▶ [AUFGABE]:
Nenne alle Bereiche, in denen sich ein menschliches Wesen laut dem Auszug unten ab dem ersten Tag entwickeln möchte.

▶ [AUSZUG]:
<<<<
Wie schon in der Schule blieb ich einfach an bestimmten Themen hängen, die mich interessierten und da hatte es anderer Lernstoff echt schwer, den Zugang zu meiner Festplatte zu bekommen. Ich staunte ja damals als Kind schon und ließ alles andere an mir vorbeiziehen (manchmal auch meine Eltern). Der Schulalltag hatte es geschafft, dass ich diese Fähigkeit nach hinten schieben musste, um mitzukommen. Zu meinem Glück erlebte ich während des Diplomstudiengangs die Freiheit, die ich zum Lernen und Weiterentwickeln brauchte. Und genau dies verstand ich während der Vorlesung.

Ein kurzer, einfacher Überblick

Ab dem ersten Tag möchte sich ein menschliches Wesen psychisch, physisch und mental entwickeln und wachsen, und zwar in seinem ganz individuellen Tempo. Es braucht dafür unbedingt eine Bezugsperson sowie körperliche und emotionale Nähe. Von diesen Bedingungen ist es 100% abhängig. Das kleine Wesen besteht aufgrund dieser Überlebensstrategie daraus, seine ganz individuellen Bedürfnisse intuitiv wahrzunehmen und Signale zu geben, dass es etwas dringend braucht. Das Ziel ist, möglichst bald wohlgenährt selbstbestimmt durchs Leben zu gehen, während weitere Bedürfnisse auf dem Weg gestillt werden.
>>>>
▶ [BEREITGESTELLTE EINTRÄGE]:
<<<<
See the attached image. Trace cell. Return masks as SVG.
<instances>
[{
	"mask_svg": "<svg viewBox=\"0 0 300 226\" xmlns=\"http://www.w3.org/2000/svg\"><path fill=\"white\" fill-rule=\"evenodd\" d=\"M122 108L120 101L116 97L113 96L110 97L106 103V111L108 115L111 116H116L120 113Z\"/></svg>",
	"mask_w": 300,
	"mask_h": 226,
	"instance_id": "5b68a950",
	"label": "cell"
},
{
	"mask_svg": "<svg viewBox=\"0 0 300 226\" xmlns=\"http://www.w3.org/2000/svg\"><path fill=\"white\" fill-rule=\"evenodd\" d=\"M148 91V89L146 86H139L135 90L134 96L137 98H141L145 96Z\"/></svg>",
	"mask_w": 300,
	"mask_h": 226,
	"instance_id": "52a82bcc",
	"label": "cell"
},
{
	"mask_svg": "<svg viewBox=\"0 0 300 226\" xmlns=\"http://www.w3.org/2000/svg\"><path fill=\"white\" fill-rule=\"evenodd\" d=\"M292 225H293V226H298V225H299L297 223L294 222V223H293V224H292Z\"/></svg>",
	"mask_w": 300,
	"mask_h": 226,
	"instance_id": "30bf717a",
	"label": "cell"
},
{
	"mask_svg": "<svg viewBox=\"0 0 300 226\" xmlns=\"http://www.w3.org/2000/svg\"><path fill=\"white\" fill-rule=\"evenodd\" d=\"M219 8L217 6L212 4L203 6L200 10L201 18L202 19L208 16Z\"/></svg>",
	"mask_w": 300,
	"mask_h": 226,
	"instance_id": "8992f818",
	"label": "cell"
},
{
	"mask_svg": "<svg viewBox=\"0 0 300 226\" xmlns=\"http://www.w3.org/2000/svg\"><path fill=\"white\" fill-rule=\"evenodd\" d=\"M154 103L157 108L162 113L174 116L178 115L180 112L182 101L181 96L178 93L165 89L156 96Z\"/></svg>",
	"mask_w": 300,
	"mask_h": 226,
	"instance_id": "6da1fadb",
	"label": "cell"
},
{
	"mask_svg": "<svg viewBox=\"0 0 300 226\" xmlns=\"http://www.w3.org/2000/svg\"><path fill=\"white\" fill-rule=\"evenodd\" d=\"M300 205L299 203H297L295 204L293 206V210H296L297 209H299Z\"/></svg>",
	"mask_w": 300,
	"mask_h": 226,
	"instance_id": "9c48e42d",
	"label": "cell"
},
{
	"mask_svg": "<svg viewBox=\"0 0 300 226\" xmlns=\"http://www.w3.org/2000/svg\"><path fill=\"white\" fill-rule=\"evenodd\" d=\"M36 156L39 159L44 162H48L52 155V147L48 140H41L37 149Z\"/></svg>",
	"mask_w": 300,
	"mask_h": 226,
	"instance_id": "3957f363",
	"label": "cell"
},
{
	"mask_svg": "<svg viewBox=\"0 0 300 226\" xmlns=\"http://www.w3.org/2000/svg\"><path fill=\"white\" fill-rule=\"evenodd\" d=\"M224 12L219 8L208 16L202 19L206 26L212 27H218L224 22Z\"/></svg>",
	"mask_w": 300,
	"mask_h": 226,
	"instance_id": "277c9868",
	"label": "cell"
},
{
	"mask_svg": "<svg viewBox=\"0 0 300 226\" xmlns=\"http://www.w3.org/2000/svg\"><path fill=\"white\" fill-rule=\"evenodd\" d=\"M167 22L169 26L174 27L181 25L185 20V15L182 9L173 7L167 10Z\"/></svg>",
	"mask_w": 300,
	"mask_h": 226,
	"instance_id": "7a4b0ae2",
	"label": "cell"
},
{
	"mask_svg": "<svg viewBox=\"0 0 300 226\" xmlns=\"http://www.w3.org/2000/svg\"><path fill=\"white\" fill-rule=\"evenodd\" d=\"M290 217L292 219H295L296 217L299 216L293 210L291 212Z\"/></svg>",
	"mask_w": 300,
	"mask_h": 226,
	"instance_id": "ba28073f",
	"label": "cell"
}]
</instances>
>>>>
▶ [LÖSUNG]:
- psychisch
- physisch
- mental